Capítulo I
CABALLEROS en mulas y a su buen paso de andadura, iban dos hombres por aquel camino viejo que, atravesando el monte, remataba en Viana del Prior. A tiempo de anochecer entraban en la villa espoleando. Las mujerucas que salían del rosario, viéndoles cruzar el cementerio con tal prisa, los atisbaron curiosas sin poder reconocerlos, por ir encapuchados los jinetes con las corozas de juncos que usa la gente vaquera en el tiempo de lluvias, por toda aquella tierra antigua. Pasaron los jinetes con hueco estrépito sobre las sepulturas del atrio, y las mujerucas quedáronse murmurando apretujadas bajo el porche, ya negro a pesar del farol que alumbraba el nicho de un santo de piedra. Voces de viejas murmuraban bajo el misterio de los manteos:
—¡Son las caballerías del palacio!
—Esperaban, días hace, al señor mi Marqués. Viene para levantar una guerra por el rey Don Carlos.
—¡Y el sacristán de las monjas espareció!
—Bajo el Crucero de la Barca, dicen que hay soterrados cientos de fusiles.
—El sacristán no se fue solo, que con él se partieron cuatro mozos de la aldea de Bealo. A todos los andan persiguiendo.
—No quedará quien labre las tierras. Aquellos mozos que no van a la guerra por la su fe, luego se van por la fuerza a servir en los batallones del otro rey.
—¡Nunca tal se vio como agora! ¡Dos reyes en las Españas!
—¡Como en tiempo de moros!
—Bárbara la Roja, que tiene el marido contrabandista, va diciendo por ahí que el sacristán dejóse ver con una partida en la raya de Portugal.
—¡Santo fuerte, si lo cogen lo afusilan!
—¡Afusilado murió su padre!
—¡No hay plaga más temerosa que la guerra que se hacen los reyes!
—¡Las Españas son grandes, y podían hacer partición de buena conformidad!
—Son reyes de distinta ley. Uno, buen cristiano, que anda en la campaña y se sienta a comer el pan con sus soldados: El otro, como moro, con más de cien mujeres, nunca pone el pie fuera de su gran palacio de la Castilla.

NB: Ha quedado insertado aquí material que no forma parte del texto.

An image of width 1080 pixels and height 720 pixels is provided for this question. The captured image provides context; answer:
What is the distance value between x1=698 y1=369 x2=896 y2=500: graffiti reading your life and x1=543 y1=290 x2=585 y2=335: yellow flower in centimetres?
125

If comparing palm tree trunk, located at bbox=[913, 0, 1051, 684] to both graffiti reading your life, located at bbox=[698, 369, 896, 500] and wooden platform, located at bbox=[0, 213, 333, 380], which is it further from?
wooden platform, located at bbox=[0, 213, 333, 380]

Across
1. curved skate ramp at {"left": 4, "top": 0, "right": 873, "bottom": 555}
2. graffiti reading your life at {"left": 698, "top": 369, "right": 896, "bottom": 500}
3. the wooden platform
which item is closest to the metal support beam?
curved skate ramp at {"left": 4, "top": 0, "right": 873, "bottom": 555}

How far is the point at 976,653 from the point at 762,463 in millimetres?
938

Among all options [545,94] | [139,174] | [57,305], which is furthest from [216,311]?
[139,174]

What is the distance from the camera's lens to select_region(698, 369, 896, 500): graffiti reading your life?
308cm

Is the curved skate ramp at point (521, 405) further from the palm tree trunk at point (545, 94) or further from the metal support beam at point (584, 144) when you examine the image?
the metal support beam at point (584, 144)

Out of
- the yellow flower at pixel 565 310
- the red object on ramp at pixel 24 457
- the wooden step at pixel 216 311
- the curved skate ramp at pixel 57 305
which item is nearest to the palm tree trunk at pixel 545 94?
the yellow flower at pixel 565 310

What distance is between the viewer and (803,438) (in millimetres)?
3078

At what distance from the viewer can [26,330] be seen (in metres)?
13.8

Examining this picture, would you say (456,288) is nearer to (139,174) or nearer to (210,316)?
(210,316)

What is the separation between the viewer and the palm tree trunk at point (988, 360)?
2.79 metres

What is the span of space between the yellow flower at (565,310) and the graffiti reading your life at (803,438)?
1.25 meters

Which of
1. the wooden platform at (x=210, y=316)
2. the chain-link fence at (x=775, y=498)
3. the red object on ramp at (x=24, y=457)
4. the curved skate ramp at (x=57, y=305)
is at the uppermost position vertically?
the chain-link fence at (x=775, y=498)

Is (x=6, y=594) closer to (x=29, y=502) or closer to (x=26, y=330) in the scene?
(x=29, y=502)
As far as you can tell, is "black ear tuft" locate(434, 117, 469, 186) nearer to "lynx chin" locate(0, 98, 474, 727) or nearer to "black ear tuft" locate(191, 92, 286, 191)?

Amenguaba la lluvia, y las viejas dejaron el abrigo del porche, encorvadas bajo los manteos, chocleando los zuecos. Se dispersaron, y algunas pudieron ver que estaban iluminadas las grandes salas del Palacio de Bradomín. El Marqués acababa de descabalgar ante la puerta que aún conservaba, partidas en dos pedazos, las cadenas del derecho de asilo. El caballero legitimista venía enfermo, a convalecerse en aquel retiro de una herida alcanzada en la guerra.